Text provided:
┌──

On appeal from Superior Court of New Jersey, Law Division, Bergen County, Docket No. L-3522-08.

Per curiam.


Submitted January 25, 2012 -

Before Judges Graves, Harris and Koblitz.

Plaintiff Raul Carneiro*fn1 was seriously injured when he was struck by a backhoe while replacing underground water pipes at a construction site in Elmwood Park on April 25, 2007. At the time of the accident, plaintiff was employed by Central Pipe, Inc. (Central Pipe), a subcontractor hired by defendant P.M. Construction Corporation (P.M.), the general contractor for the project and the owner of the backhoe. After the manufacturer of the backhoe, John Deere, was granted summary judgment, plaintiff settled his claims against P.M. and defendant Jesco, Inc. (Jesco), which sold the backhoe to P.M. Therefore, the only remaining issue was the allocation of liability (and plaintiff's damages) between P.M. and Jesco.

Following a four day trial, the jury allocated ninety-five percent of the liability to P.M. and five percent to Jesco. P.M. appeals from the order of judgment entered on February 23, 2011, and a subsequent order denying its motion for judgment not withstanding the verdict and a new trial. For the reasons that follow, we affirm.

P.M. purchased the backhoe from Jesco in 2002, approximately five years prior to the accident. At the time of purchase, P.M. requested modifications to the rear control console. The modifications performed by Jesco included a "swap-out" of John Deere standard parts for an "alternate lever arrangement" of the backhoe arm controls.

At the time of the accident, the backhoe was being operated by Manual Martins (Martins), an employee of Central Pipe. While plaintiff was using a jackhammer to break asphalt, Martins used the backhoe's bucket loader to place the broken asphalt into an adjacent dump truck. As Martins rotated his seat to face the front of the backhoe, the seat came in contact with the control levers for the backhoe arm causing the arm to swing out and hit plaintiff, pinning him against the truck.

At trial, Jesco produced an expert, Paul Dreyer, P.E. (Dreyer), who testified to the condition of the control levers. Counsel for P.M. stipulated to Dreyer's expert qualifications. Dreyer testified: "The John Deere installation kit instructions has these levers more vertical and just about centered in the opening in the console. . . . In this case [the levers are] about three and a half inches [shifted] towards the operator."

└──

Image-based spatial reasoning data:
┌──

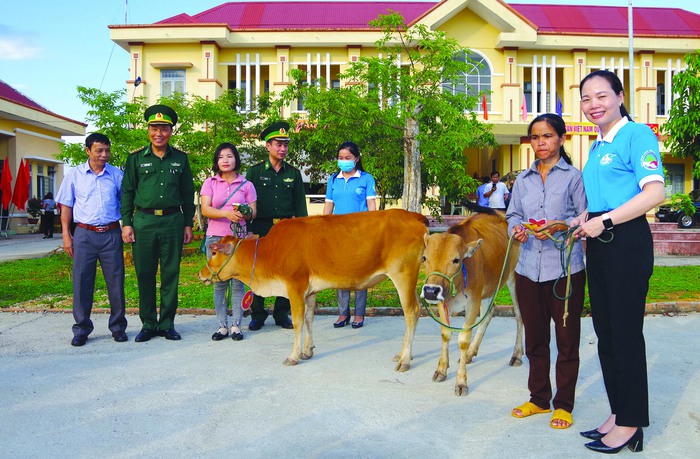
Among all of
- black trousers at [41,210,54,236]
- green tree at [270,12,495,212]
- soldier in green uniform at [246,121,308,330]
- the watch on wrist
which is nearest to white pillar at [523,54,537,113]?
green tree at [270,12,495,212]

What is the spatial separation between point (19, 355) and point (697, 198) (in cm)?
2841

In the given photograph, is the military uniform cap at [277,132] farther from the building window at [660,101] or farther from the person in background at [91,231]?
the building window at [660,101]

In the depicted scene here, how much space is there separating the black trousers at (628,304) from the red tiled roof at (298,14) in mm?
28145

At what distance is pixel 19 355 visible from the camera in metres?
6.45

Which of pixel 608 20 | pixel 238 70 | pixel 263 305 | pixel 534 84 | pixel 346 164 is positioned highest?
pixel 608 20

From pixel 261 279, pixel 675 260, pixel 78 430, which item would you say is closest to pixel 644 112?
pixel 675 260

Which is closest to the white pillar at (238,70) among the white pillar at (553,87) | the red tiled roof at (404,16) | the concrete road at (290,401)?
the red tiled roof at (404,16)

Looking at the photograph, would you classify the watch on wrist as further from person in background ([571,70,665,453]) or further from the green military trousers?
the green military trousers

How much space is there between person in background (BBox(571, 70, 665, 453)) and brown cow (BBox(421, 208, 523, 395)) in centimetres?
120

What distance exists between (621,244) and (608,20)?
33846 mm

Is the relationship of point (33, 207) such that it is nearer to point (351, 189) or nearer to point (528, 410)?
point (351, 189)

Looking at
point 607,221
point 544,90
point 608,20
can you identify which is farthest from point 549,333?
point 608,20

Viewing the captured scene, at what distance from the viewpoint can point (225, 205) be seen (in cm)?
725

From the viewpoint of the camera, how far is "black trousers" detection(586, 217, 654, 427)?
384cm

└──

Given exercise A: Translate this sentence from the court opinion into Spanish: "Counsel for P.M. stipulated to Dreyer's expert qualifications."
Given exercise B: Reproduce the passage of the court opinion between "Before Judges Graves, Harris" and "P.M. and Jesco.", inclusive.

Task output A: El abogado de P.M. aceptó mediante estipulación las calificaciones de Dreyer como perito.

Task output B:
Before Judges Graves, Harris and Koblitz.

Plaintiff Raul Carneiro*fn1 was seriously injured when he was struck by a backhoe while replacing underground water pipes at a construction site in Elmwood Park on April 25, 2007. At the time of the accident, plaintiff was employed by Central Pipe, Inc. (Central Pipe), a subcontractor hired by defendant P.M. Construction Corporation (P.M.), the general contractor for the project and the owner of the backhoe. After the manufacturer of the backhoe, John Deere, was granted summary judgment, plaintiff settled his claims against P.M. and defendant Jesco, Inc. (Jesco), which sold the backhoe to P.M. Therefore, the only remaining issue was the allocation of liability (and plaintiff's damages) between P.M. and Jesco.